It has finally arrived. Justice Cardozo's 'The Paradoxes of Legal Science', published in 1928. Interesting that just as we struggle with the chaotic, convulsive evolution of law, he was doing the same thing, renowned jurist that he was.
He contrasts the rules of law with those of bridge building. One can build a bridge using the rules of engineering and math, and know that it will support the weight it was made to hold, and feel confident in the task completed. However, the law is made of fits and starts, sidetracks, errors and corrections and he compares it to radiation, which had previously been thought to flow in a continuous manner. (this was written circa 1928). He posits that perhaps all matter and process is really a series of fits and starts in a micro view, and only appears to be a smooth flowing mass viewed from a distance of space or time. In latin, this is known as per saltum-by leaps, or fits and starts.

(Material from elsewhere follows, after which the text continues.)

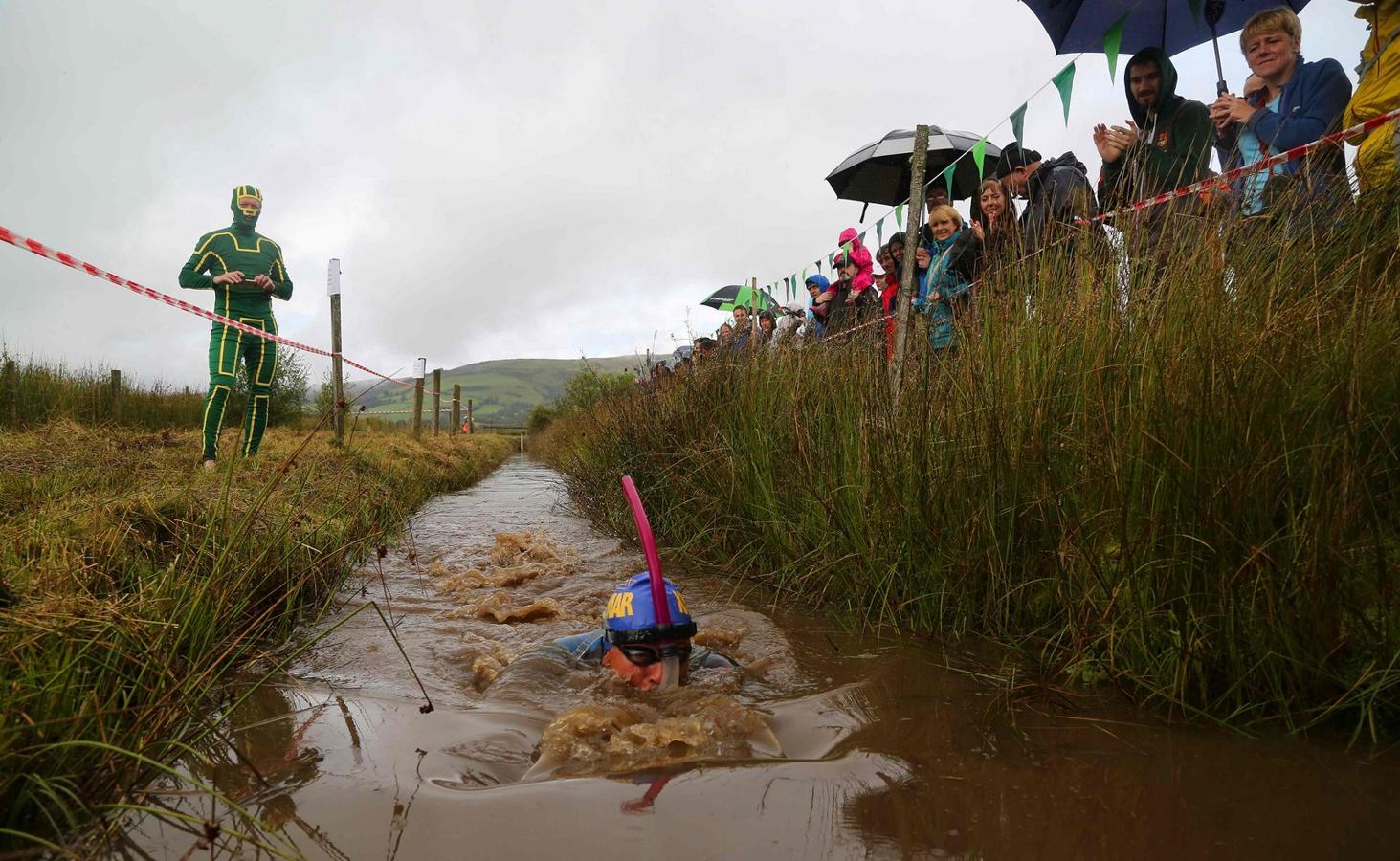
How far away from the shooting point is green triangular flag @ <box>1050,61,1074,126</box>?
4.54m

"We must preserve to justice its universal quality, and yet leave to it the capacity to be individual and particular". Justice for one and justice for all. Mighty words and heady concepts, and I aspire to them. But how to obtain justice for the one who is harmed, when to grant them justice is to harm the whole body of persons?

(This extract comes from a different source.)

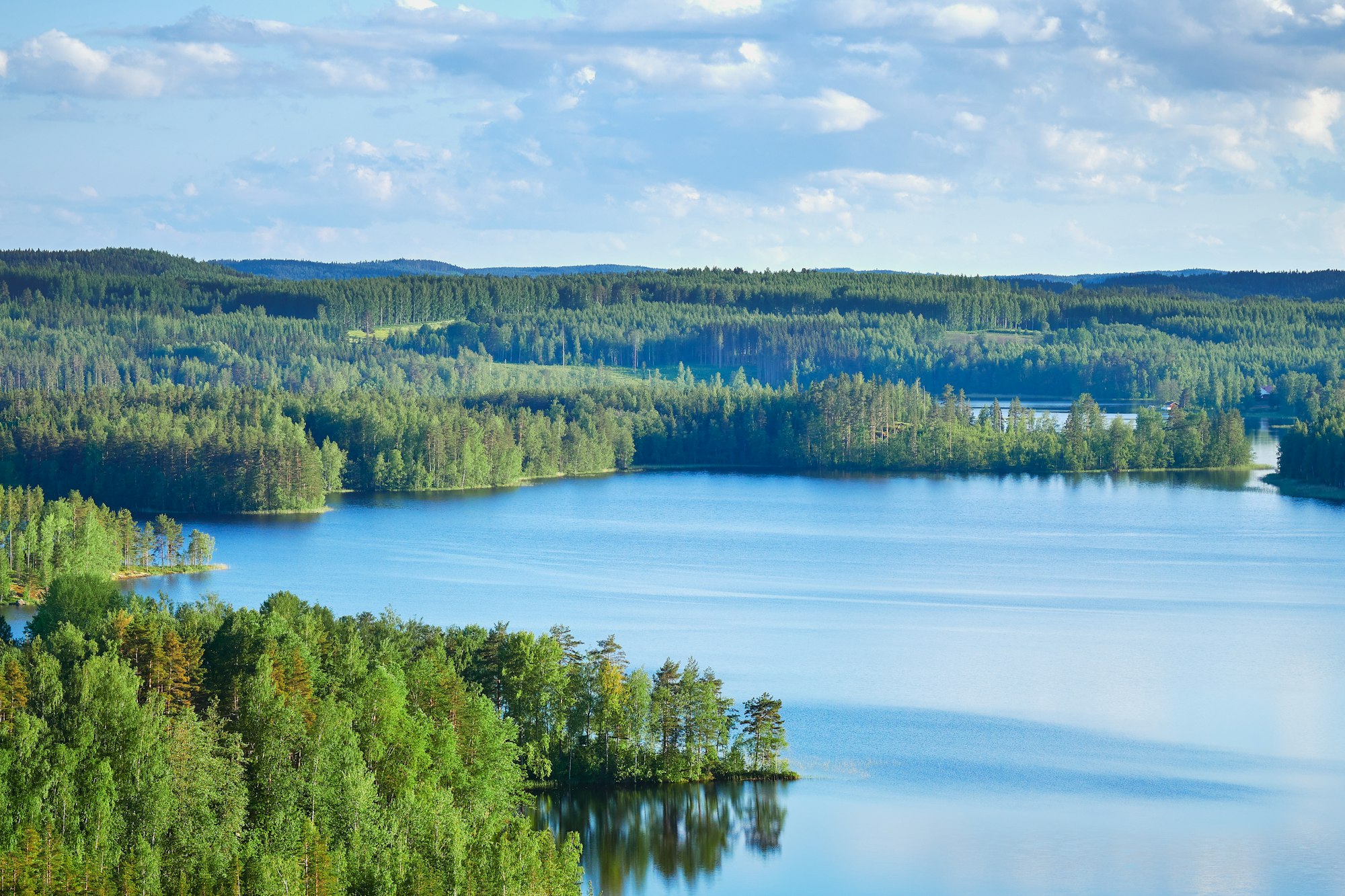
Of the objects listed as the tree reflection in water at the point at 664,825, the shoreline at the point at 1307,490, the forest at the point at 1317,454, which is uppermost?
the forest at the point at 1317,454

And so I too proceed in my pursuit of wisdom and knowing. I move in fits and starts, sometimes seeming to lose ground, or to plateau, and then suddenly to see and know some great insight. I remember standing in a parking lot talking with my brother Clay after a class, and realizing that all of us have addictions and follies that tend to direct our lives in spite of our best efforts. For some that is the call of drugs or alcohol, but for some it is the ego, or drive for attention, to be the best in the room, or the inability to stop eating. We each have our demons, and some battles to overcome them seem lost for a time. But if we persist, one day we look up and realize we've moved the flag.